# Battery choice for Geekvape Aegis



## Drowner (15/1/18)

Hi,

Fishing for opinions/advice on the use of 26650/20700/21700 battery with my Aegis instead of the 18650 with sleeve that I am using at present.

If the 2*700 is a no-brainer, then advice on preferred model and where to source the required cap will be appreciated.

Many thanks, Drowner.


----------



## Stosta (16/1/18)

Hi @Drowner 

I've never had to shop these batteries so don't really know myself.

A quick search and it looks as though this would be the best option?

https://www.vapeking.co.za/ijoy-21700-3750mah-40a-high-drain-battery-1pc.html

3750mAh and a 40A (supposedly) CDR.

Reactions: Like 1


----------



## Baker (17/1/18)

The best battery to use by far would be the Ijoy 26650 or the Golisi 26650. The Golisi comes with the mod in some packages but i haven't seen it available for sale on it's own in SA. The Ijoy I've seen available from a few suppliers here, I can't remember all of them but I bought mine from Vape Club.

Both are 4500mah. I have two of each and each one gives me almost as much battery life as my dual 18650 mods using dual 3000mah batteries.

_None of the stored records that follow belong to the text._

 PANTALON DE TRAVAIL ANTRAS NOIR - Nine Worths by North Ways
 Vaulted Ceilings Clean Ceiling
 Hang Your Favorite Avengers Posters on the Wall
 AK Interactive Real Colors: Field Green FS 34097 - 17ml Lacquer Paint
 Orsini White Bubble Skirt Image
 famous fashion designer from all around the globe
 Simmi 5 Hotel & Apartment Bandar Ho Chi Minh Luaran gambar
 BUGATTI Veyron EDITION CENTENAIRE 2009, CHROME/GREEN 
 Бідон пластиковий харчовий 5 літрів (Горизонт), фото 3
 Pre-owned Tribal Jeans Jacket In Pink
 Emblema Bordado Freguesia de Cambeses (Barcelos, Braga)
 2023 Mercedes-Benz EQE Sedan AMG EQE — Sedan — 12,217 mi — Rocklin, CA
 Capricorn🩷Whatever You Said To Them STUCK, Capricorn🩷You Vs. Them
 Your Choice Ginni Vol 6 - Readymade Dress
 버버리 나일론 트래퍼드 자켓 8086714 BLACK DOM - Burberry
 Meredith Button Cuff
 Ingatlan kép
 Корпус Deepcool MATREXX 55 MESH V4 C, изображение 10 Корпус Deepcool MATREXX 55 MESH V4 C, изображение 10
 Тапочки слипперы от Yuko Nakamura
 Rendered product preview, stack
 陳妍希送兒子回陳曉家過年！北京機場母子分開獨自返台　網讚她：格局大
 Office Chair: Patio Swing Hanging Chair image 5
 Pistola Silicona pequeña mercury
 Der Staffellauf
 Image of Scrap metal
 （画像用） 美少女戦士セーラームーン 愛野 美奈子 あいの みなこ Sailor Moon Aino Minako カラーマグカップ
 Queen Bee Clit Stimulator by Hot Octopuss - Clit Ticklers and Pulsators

Reactions: Like 2 | Agree 3


----------



## Asterix (17/1/18)

I agree with @Baker . Running my Aegis with the supplied Golisi 26650 and bought an Ijoy to go with it. One goes on charge every night. I keep a 18650 with the adapter for emergencies but haven’t come close to having to use it, and this is my all day mod.

Reactions: Like 3


----------